## EXTRAIT SOURCE
↓

L’ordre de promulguer cette sentence étant parvenu aux prêtres des églises paroissiales du bourg, ils se réunirent dans celle de Saint-Pierre, et firent leur publication devant une grande foule de peuple. Selon la teneur de l’arrêt, il y avait anathème lancé nominativement contre les chefs de la révolte et les principaux de la commune ; le reste des habitants était soumis en masse à l’interdiction des offices et des sacrements de l’Église, qui devaient cesser dans la ville, sauf le baptême des enfants nouveau-nés et la confession des mourants. Cette lecture, écoutée avec stupeur par la plus grande partie des assistants, excita chez les autres une colère furieuse. Ils se précipitèrent sur le prêtre qui venait de proférer la sentence, et ils l’auraient mis à mort, si des personnes plus calmes ne l’avaient aidé à se réfugier près de l’autel[495]. Le lendemain, ce même prêtre eut le courage d’enlever les deux battants des portes de l’église et d’obstruer le passage avec des ronces, ce qui était le signe de l’interdit ; mais Hugues de Saint-Pierre et un autre bourgeois, tous deux probablement magistrats municipaux, firent ôter les ronces et rétablir les portes[496].

[495] Hist. Vizeliac. monast., lib. III, apud Luc d’Achery, Spicileg., p. 530, col. 1.

[496] Sequenti denique die, quum sublatis valvis aditum ecclesiæ ipsius spinis obstruxisset ; incentores omnis malitiæ Hugo et Petrus, uterque de Sancto-Petro cognominatus, abstulerunt spinas, et valvas restituerunt. (Ibid.)

↑

## TRAVAIL À FAIRE
1: Relevez chaque ligne où apparaît la chaîne « distance », en tenant compte de la casse.
2: Poursuivez le récit de l'interdit lancé contre le bourg à partir de sa dernière phrase.

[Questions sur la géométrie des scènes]
↓

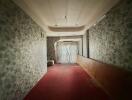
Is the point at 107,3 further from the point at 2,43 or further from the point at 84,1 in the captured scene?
the point at 2,43

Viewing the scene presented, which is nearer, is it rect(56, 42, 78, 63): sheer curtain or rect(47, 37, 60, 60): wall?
rect(47, 37, 60, 60): wall

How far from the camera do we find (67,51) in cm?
1227

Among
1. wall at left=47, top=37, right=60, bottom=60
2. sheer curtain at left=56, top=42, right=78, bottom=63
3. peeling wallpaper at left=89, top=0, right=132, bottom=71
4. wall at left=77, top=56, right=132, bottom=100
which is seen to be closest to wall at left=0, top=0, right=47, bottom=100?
wall at left=77, top=56, right=132, bottom=100

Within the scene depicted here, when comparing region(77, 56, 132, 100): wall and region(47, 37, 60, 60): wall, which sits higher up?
region(47, 37, 60, 60): wall

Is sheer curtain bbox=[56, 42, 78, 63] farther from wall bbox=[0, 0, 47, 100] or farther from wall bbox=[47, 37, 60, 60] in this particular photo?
wall bbox=[0, 0, 47, 100]

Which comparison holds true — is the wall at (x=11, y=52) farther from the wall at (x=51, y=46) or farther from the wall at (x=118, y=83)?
the wall at (x=51, y=46)

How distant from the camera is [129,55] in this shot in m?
2.61

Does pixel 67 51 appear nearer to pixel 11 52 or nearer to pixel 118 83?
pixel 118 83

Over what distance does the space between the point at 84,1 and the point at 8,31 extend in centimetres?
185

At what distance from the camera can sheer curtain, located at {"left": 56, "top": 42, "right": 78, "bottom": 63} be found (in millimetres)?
12172

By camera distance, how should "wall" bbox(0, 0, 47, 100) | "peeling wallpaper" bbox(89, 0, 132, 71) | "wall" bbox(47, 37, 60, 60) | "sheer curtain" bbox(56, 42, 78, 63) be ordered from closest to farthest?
1. "wall" bbox(0, 0, 47, 100)
2. "peeling wallpaper" bbox(89, 0, 132, 71)
3. "wall" bbox(47, 37, 60, 60)
4. "sheer curtain" bbox(56, 42, 78, 63)

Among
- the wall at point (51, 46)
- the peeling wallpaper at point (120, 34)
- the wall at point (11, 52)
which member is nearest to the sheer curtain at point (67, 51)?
the wall at point (51, 46)

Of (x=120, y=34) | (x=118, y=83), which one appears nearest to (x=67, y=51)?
Result: (x=120, y=34)

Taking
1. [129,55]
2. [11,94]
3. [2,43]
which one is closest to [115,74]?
[129,55]
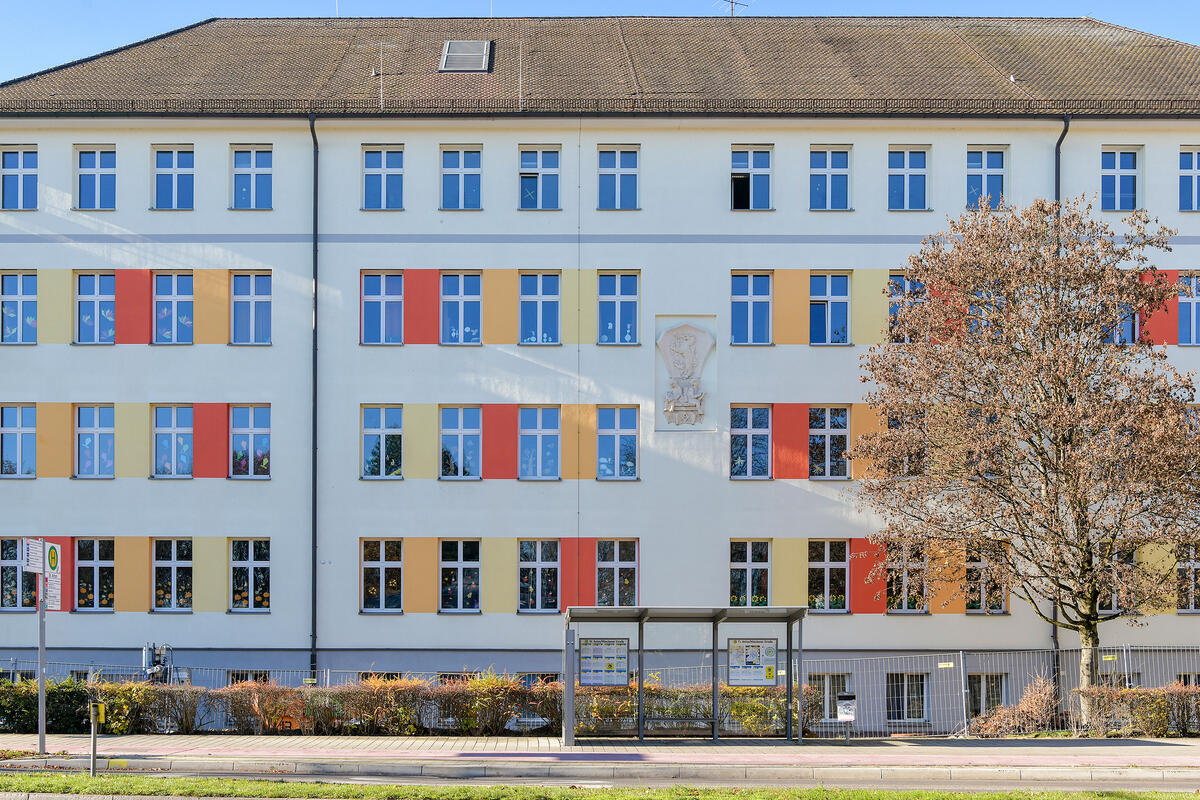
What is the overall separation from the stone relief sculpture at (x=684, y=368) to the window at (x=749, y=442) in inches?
34.1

↑

## RÉPONSES AUX EXERCICES
1:
Over what distance does the space between the point at 84,1 and the point at 8,31 extend in centimetres?
At what distance from the camera can sheer curtain, located at {"left": 56, "top": 42, "right": 78, "bottom": 63} be found (in millimetres)?
By camera distance, how should "wall" bbox(0, 0, 47, 100) | "peeling wallpaper" bbox(89, 0, 132, 71) | "wall" bbox(47, 37, 60, 60) | "sheer curtain" bbox(56, 42, 78, 63) be ordered from closest to farthest?

2:
Ce jour-là il y eut dans toute la ville de grandes clameurs contre les moines de Sainte-Madeleine, restés, en l’absence de leur abbé, sous le gouvernement d’un prieur. Plusieurs bourgeois pénétrèrent de force dans le monastère, et, entrant avec bruit dans l’appartement du prieur, ils l’accablèrent d’invectives, s’en prenant à lui de leur excommunication et le sommant de leur accorder une trêve. Le prieur répondit qu’il n’avait pas qualité pour les absoudre d’une sentence portée par le légat du siége apostolique, et que d’ailleurs il lui était impossible de faire aucune convention avec eux sans l’ordre exprès de l’abbé, son supérieur. Les bourgeois redoublèrent d’emportement et s’écrièrent : « Puisque vous nous excommuniez contre toute justice, nous agirons en excommuniés, et désormais nous ne vous payerons plus ni dîmes, ni cens, ni aucune rente quelconque[497]. »

[497] … Unanimiter responderunt : « Quia, inquiunt, nos excommunicatis immeritos, faciemus ut excommunicati videamur. Decimas itaque et censum, seu alios reditus consuetos, jam amplius vobis non persolvemus. » (Ibid., p. 531, col. 1.)

Quelle que fût la véhémence de leurs passions politiques, les habitants de Vézelay n’en étaient pas moins accessibles aux craintes et aux scrupules religieux. Profondément affectés de se voir sous le poids de la plus grave des censures ecclésiastiques, et d’être privés, sans recours prochain, des sacrements et des grâces de l’Église, ils envoyèrent au comte de Nevers pour se plaindre, et lui demander s’il ne pourrait pas les faire relever de l’arrêt d’excommunication. Mais le comte, qui commençait à être lui-même inquiété par les menaces et les messages des cardinaux, répondit avec brusquerie : « Je n’y puis absolument rien, et s’il leur plaît ils en feront tout autant contre moi[498]. » Les députés de la ville, interdits à cette réponse, gardèrent un moment le silence, puis reprenant la parole : « Où donc moudrons-nous notre blé, dirent-ils, où donc ferons-nous cuire notre pain, si les meuniers et les fourniers de l’abbaye ne veulent plus communiquer avec des excommuniés ? — Eh bien, reprit le comte, allez au four banal, chauffez-le avec votre bois, et si quelqu’un veut s’y opposer, jetez-le tout vivant dans le four ; quant au meunier, s’il fait résistance, écrasez-le vif sous sa meule[499]. »

[498] Quibus ille : « Non possum, inquit, aliud : ita etiam de me facient si voluerint. » (Hist. Vizeliac. monast., lib. III, apud Luc d’Achery, Spicileg., p. 531, col. 1.)

[499] … Ite, et de lignis vestris clibanum succendite, et coquite. Si quis obstiterit, vivum incendite : sed et si molinarius obstat, vivum similiter mola comminuite. (Ibid.)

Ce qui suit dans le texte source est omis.